**Aim of the task**
Return the records word for word, from the start of the records through the line that contains "14677 millimetres", leaving out the pictures.

START Source material

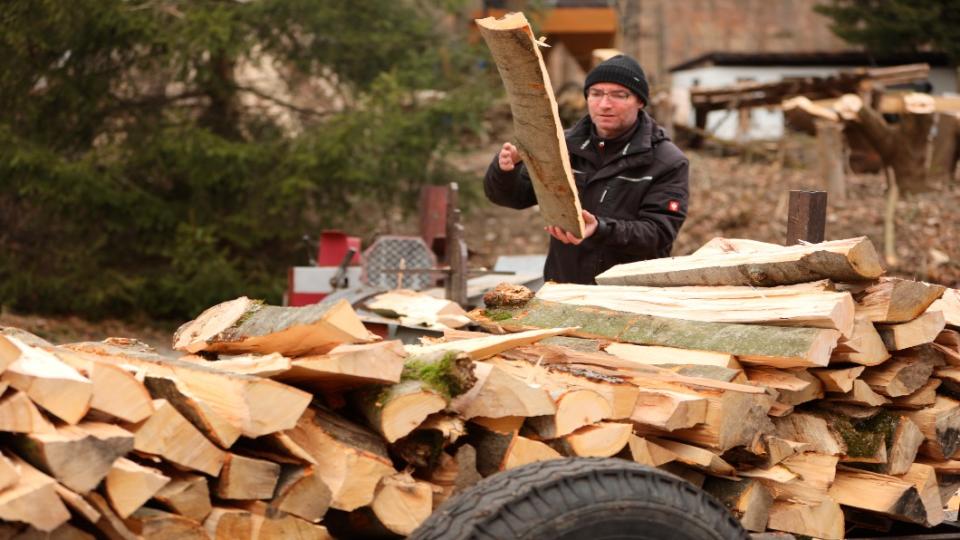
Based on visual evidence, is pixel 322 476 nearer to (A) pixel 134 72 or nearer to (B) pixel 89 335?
(B) pixel 89 335

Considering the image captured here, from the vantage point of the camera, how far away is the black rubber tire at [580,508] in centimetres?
281

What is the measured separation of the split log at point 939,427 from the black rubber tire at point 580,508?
61.6 inches

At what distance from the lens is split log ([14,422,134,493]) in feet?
8.71

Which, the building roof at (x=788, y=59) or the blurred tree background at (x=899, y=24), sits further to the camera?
the building roof at (x=788, y=59)

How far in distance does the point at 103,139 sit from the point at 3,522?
14677 millimetres

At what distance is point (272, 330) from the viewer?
11.1ft

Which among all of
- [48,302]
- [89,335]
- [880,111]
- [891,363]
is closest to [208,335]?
[891,363]

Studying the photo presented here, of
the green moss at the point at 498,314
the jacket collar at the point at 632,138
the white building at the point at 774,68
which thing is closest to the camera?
the green moss at the point at 498,314

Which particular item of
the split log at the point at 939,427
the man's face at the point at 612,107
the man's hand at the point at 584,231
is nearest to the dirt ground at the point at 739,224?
the man's face at the point at 612,107

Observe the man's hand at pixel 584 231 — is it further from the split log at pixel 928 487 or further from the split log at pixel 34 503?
the split log at pixel 34 503

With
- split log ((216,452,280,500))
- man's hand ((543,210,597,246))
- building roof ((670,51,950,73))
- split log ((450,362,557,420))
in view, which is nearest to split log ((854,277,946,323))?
man's hand ((543,210,597,246))

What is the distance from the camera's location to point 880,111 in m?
18.6

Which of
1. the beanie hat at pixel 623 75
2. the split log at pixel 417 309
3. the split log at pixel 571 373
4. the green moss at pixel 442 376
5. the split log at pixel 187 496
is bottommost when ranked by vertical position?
the split log at pixel 417 309

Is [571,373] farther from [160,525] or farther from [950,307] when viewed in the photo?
[950,307]
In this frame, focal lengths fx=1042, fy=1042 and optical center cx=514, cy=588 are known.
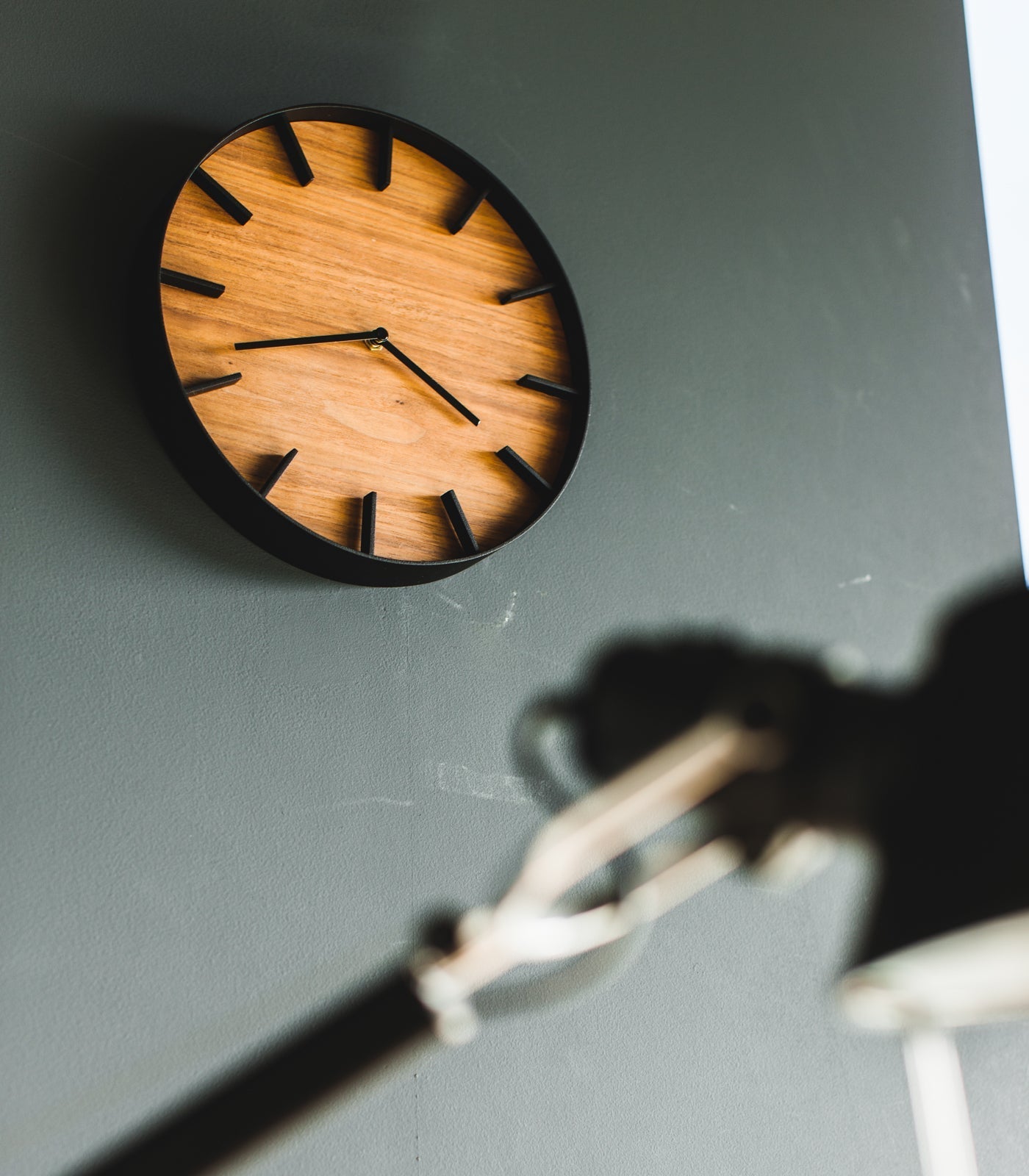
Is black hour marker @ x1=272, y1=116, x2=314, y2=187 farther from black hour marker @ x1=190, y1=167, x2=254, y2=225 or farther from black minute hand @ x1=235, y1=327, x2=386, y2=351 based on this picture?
black minute hand @ x1=235, y1=327, x2=386, y2=351

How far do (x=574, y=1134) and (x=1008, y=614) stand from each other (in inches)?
46.6

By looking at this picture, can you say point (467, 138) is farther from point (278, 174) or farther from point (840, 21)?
point (840, 21)

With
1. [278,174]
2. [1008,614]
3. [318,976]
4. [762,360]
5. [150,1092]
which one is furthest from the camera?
[1008,614]

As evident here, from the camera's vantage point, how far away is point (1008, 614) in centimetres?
184

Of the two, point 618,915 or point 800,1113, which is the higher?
point 618,915

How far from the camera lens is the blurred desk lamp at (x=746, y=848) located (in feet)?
3.66

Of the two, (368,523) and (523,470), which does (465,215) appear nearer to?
(523,470)

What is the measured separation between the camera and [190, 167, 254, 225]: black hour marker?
1195mm

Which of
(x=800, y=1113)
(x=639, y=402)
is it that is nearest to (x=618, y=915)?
(x=800, y=1113)

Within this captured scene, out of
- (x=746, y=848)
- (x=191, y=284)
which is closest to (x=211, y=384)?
(x=191, y=284)

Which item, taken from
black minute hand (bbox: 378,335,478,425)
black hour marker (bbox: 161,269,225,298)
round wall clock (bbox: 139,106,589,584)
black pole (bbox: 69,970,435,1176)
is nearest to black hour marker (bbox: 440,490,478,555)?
round wall clock (bbox: 139,106,589,584)

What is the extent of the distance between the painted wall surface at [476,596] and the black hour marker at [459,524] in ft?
0.25

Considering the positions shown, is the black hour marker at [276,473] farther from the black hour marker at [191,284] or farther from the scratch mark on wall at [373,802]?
the scratch mark on wall at [373,802]

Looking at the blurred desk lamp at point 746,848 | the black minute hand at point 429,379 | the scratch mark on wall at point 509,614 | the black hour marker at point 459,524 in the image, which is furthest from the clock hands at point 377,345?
the blurred desk lamp at point 746,848
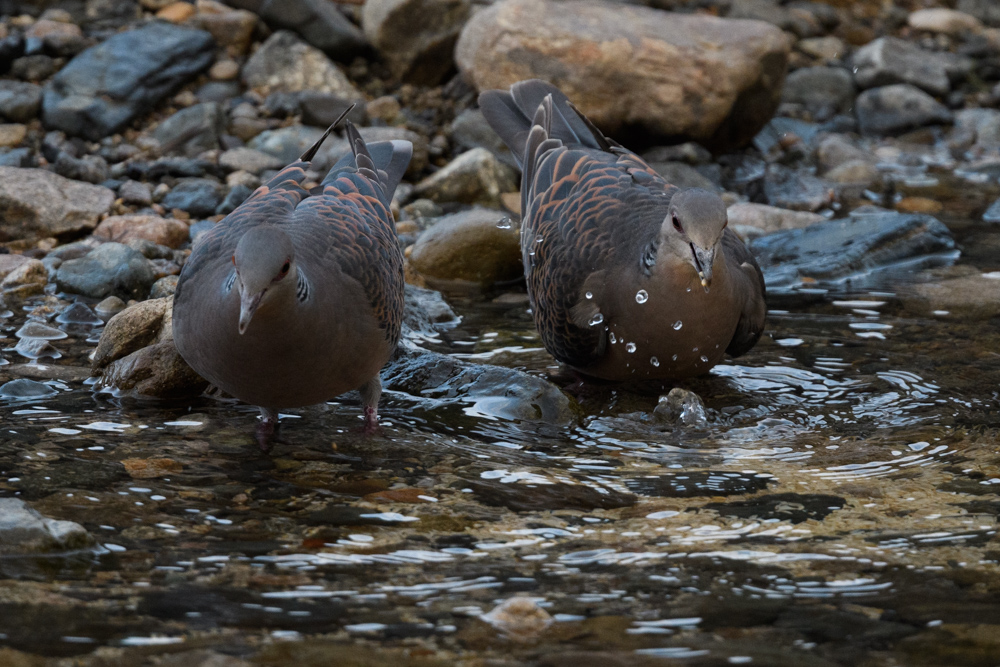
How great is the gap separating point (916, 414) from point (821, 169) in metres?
6.06

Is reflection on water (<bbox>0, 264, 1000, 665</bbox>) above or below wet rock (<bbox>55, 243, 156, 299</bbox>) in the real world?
below

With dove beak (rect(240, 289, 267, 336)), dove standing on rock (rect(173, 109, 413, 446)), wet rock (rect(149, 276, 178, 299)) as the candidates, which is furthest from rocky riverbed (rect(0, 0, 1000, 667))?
dove beak (rect(240, 289, 267, 336))

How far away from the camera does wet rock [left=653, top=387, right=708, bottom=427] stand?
5062mm

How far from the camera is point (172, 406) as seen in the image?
5.16 metres

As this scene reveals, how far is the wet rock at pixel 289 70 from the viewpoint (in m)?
9.93

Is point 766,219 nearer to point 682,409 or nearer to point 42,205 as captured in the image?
point 682,409

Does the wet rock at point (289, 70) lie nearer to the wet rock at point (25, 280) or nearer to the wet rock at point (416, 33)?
the wet rock at point (416, 33)

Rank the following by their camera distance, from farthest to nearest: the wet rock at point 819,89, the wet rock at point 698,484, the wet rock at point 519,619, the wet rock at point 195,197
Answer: the wet rock at point 819,89
the wet rock at point 195,197
the wet rock at point 698,484
the wet rock at point 519,619

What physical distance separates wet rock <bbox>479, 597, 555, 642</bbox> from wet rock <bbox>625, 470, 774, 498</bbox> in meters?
1.22

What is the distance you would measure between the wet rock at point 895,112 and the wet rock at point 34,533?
32.8ft

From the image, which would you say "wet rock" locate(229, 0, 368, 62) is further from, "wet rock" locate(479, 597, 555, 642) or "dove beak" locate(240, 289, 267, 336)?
"wet rock" locate(479, 597, 555, 642)

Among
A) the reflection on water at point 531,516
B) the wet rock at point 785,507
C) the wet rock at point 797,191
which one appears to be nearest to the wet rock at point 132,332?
the reflection on water at point 531,516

END Source material

**Result of this task**
Based on visual evidence, is pixel 322 476 nearer to (A) pixel 134 72 or nearer to (B) pixel 89 335?
(B) pixel 89 335

Considering the image captured here, from the vantage point of the camera, how far away is the black rubber tire at [580,508] in centimetres?
281

What is the measured separation of the split log at point 939,427 from the black rubber tire at point 580,508?
61.6 inches

At what distance from the lens is split log ([14,422,134,493]) in feet?
8.71

Which, the building roof at (x=788, y=59) or the blurred tree background at (x=899, y=24), sits further to the camera?
the building roof at (x=788, y=59)

How far in distance does the point at 103,139 sit from the point at 3,522?
14677 millimetres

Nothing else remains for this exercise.